- **EXERCISE DETAILS**: Reproduce only the lines in the stretch from the one containing "Among point 251,127, point" through the one containing "the window on white building at (147,84), the", replacing "uppermost" with "highest" and leaving all else unchanged.

- **TASK DATA**:
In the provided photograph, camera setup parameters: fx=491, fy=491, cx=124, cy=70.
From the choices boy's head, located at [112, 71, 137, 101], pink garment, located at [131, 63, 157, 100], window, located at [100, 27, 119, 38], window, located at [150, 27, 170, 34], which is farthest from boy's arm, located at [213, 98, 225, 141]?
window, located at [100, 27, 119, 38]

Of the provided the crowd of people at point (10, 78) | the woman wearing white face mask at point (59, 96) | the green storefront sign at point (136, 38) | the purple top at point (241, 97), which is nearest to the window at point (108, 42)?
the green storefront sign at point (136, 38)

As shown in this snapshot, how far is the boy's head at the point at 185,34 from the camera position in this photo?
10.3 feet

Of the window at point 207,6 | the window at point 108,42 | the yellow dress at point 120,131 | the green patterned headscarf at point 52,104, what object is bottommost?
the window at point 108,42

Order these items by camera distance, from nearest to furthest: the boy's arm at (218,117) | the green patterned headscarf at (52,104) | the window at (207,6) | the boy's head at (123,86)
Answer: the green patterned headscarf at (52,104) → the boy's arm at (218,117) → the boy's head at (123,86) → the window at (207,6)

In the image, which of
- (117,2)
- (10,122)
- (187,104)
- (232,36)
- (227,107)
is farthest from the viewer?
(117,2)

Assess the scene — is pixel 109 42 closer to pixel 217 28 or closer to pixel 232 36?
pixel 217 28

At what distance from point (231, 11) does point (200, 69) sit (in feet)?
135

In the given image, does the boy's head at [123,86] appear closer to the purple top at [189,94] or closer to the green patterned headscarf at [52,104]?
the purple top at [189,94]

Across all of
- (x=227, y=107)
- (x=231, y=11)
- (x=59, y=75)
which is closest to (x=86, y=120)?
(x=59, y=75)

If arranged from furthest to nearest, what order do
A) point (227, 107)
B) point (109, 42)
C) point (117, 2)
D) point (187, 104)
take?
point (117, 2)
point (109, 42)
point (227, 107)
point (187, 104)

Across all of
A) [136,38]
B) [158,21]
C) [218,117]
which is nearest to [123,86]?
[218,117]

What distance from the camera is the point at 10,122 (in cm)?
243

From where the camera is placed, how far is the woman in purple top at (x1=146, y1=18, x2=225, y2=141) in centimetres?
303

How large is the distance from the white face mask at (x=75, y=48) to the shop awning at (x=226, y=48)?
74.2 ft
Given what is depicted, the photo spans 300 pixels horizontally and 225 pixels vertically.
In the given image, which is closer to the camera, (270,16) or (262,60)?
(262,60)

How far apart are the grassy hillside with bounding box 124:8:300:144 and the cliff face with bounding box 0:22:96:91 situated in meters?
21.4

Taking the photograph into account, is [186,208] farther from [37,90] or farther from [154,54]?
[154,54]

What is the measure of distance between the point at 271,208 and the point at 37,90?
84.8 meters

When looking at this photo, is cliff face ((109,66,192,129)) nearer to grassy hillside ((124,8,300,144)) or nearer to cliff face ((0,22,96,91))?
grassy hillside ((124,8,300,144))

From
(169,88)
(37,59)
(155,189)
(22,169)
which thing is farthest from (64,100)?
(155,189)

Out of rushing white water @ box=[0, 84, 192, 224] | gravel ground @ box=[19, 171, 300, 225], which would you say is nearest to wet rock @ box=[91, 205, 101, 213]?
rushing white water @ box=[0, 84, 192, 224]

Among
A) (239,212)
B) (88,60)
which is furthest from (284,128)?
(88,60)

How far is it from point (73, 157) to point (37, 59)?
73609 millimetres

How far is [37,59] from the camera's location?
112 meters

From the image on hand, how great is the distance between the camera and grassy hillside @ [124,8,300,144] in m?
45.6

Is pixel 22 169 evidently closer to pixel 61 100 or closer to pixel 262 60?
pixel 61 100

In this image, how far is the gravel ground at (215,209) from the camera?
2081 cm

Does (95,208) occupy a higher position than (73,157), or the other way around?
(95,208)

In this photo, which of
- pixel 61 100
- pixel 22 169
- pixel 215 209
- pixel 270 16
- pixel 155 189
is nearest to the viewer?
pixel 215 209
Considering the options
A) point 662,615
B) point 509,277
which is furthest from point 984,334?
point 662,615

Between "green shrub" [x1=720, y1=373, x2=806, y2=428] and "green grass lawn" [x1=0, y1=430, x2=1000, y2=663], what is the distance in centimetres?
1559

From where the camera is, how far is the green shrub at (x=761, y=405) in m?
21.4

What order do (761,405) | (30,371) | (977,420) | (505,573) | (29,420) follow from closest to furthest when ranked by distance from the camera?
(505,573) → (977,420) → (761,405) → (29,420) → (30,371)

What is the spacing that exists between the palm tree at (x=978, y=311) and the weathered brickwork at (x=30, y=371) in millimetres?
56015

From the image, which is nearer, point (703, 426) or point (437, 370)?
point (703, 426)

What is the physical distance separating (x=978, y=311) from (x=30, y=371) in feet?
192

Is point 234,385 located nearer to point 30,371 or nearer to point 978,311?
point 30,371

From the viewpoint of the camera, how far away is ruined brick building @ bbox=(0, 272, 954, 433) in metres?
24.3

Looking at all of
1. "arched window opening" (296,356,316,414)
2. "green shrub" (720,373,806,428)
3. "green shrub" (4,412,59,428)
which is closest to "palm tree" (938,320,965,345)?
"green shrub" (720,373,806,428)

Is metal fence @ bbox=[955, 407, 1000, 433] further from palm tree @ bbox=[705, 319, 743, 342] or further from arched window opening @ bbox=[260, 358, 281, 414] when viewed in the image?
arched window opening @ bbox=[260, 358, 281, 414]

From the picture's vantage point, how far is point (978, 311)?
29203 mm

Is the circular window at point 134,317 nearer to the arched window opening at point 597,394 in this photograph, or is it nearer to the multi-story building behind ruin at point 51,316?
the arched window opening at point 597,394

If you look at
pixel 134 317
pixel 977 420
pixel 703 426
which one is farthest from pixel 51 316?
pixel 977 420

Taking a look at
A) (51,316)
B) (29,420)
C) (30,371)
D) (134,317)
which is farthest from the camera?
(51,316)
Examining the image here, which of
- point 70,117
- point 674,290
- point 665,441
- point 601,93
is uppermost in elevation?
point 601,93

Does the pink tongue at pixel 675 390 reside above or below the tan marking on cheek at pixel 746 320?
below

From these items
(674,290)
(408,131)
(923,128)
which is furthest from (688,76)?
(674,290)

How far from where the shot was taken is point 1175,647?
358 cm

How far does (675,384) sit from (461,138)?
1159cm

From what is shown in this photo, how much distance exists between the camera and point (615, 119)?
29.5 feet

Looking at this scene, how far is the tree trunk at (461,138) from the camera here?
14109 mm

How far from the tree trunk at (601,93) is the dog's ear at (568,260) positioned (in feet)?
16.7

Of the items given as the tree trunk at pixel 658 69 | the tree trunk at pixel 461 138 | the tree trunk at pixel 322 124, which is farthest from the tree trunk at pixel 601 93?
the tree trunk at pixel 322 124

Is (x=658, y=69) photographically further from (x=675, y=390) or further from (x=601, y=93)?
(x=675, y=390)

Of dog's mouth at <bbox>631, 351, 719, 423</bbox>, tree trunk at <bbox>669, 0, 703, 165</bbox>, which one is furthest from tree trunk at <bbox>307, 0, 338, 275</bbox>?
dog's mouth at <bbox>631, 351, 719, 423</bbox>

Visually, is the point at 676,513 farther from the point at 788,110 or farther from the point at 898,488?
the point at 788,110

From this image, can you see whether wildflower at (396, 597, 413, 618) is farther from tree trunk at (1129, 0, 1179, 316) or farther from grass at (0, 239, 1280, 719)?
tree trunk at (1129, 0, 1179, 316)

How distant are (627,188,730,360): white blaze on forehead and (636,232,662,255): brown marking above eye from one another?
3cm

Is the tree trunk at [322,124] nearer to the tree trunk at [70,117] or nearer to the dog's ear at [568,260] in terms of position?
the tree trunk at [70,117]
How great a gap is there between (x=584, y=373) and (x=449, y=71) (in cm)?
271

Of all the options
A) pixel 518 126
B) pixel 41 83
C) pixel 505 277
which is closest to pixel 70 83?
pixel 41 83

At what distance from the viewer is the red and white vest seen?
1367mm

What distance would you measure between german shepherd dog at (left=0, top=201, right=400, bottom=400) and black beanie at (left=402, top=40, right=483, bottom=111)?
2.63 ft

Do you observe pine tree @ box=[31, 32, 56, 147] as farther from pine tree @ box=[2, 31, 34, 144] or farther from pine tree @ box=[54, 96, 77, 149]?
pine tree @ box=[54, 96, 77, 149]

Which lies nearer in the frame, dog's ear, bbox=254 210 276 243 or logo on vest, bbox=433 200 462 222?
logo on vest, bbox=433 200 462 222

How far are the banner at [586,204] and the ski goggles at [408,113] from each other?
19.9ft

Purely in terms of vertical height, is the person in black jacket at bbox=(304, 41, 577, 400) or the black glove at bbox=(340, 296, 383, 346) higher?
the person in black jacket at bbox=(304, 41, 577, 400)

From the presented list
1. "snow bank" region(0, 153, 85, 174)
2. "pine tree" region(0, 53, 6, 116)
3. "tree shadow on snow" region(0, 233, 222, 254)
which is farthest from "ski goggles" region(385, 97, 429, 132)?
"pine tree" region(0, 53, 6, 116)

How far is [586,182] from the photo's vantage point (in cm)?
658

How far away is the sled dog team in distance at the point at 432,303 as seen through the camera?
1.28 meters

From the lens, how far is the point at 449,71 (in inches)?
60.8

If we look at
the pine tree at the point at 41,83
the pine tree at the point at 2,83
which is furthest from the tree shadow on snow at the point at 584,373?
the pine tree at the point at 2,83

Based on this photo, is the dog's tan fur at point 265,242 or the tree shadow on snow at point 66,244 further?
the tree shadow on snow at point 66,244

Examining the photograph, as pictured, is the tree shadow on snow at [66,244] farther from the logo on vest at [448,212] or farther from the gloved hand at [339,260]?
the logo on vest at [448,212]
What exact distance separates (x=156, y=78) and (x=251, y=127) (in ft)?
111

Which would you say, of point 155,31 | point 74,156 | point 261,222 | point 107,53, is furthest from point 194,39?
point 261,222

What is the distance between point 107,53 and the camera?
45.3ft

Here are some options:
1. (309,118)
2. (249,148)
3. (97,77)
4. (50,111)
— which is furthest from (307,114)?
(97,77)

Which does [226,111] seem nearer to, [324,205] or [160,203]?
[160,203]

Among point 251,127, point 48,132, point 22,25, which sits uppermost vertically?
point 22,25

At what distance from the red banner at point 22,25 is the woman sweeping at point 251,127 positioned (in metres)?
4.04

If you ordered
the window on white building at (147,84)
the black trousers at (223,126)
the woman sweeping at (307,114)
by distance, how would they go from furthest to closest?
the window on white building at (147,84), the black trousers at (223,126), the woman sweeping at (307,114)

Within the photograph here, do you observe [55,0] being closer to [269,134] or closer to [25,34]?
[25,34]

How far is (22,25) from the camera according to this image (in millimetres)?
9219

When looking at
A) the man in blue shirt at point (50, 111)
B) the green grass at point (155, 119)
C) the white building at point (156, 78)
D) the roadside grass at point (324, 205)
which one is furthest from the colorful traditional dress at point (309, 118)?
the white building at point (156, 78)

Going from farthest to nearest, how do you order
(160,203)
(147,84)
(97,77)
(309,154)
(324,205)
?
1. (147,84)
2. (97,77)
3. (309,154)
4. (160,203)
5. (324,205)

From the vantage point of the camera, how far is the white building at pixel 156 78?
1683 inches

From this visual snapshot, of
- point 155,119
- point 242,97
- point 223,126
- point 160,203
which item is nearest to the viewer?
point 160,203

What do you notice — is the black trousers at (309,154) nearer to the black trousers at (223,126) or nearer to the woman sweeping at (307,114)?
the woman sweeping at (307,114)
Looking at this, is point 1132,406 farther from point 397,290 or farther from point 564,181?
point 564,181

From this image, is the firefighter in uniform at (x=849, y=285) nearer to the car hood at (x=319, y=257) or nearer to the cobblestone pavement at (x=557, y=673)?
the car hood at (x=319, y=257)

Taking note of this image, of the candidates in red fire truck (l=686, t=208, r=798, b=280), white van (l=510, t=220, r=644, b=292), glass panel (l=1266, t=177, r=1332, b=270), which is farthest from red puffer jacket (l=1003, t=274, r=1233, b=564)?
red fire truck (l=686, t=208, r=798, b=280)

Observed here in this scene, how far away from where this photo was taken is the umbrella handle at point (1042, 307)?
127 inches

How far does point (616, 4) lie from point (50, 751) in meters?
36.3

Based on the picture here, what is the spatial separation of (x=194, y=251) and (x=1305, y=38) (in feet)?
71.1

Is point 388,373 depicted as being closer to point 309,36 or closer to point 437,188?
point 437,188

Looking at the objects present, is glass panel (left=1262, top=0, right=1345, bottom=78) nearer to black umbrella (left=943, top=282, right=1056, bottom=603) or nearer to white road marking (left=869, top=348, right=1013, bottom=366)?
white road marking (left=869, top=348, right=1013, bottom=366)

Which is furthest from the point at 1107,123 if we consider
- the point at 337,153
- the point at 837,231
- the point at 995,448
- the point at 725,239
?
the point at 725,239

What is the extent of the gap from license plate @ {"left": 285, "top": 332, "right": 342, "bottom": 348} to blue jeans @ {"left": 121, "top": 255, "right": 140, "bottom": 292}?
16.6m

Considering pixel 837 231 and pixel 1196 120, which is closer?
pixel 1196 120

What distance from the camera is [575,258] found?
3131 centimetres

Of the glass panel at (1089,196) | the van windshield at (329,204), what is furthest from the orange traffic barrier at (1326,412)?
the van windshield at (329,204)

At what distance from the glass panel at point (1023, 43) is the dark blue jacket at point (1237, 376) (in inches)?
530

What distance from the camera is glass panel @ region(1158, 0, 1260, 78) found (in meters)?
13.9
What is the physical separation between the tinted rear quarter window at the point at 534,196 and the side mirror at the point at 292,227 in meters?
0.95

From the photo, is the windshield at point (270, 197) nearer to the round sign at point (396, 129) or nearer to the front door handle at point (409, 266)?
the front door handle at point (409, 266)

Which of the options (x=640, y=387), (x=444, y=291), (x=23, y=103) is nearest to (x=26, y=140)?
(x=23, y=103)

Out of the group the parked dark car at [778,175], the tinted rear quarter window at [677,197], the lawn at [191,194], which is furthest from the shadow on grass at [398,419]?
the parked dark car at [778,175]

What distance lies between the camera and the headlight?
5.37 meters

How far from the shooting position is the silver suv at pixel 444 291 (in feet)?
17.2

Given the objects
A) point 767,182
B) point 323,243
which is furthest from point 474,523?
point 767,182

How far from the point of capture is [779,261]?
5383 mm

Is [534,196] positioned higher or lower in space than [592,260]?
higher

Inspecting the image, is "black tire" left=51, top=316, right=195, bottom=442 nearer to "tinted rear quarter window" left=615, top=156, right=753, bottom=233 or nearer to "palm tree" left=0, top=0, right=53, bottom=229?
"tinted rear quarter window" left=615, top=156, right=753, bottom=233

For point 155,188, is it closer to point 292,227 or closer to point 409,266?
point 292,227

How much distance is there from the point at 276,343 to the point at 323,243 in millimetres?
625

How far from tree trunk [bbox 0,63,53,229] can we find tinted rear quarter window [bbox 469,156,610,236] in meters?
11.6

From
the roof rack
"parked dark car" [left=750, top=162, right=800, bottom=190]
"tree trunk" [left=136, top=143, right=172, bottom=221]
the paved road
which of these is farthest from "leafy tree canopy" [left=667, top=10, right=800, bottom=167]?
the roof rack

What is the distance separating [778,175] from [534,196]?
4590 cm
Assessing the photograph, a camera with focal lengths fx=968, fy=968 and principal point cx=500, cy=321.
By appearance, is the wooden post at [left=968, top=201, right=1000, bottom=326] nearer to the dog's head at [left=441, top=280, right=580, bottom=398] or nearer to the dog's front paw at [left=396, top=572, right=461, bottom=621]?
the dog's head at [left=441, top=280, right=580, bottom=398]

- **PROBLEM SOLUTION**:
Among point 251,127, point 48,132, point 22,25, which sits highest vertically?
point 22,25

At what distance from the red banner at point 22,25 is the woman sweeping at point 251,127 positioned (in metres)?
4.04

If you ordered
the window on white building at (147,84)
the black trousers at (223,126)
the woman sweeping at (307,114)
by distance, how would they go from furthest to closest?
the window on white building at (147,84), the black trousers at (223,126), the woman sweeping at (307,114)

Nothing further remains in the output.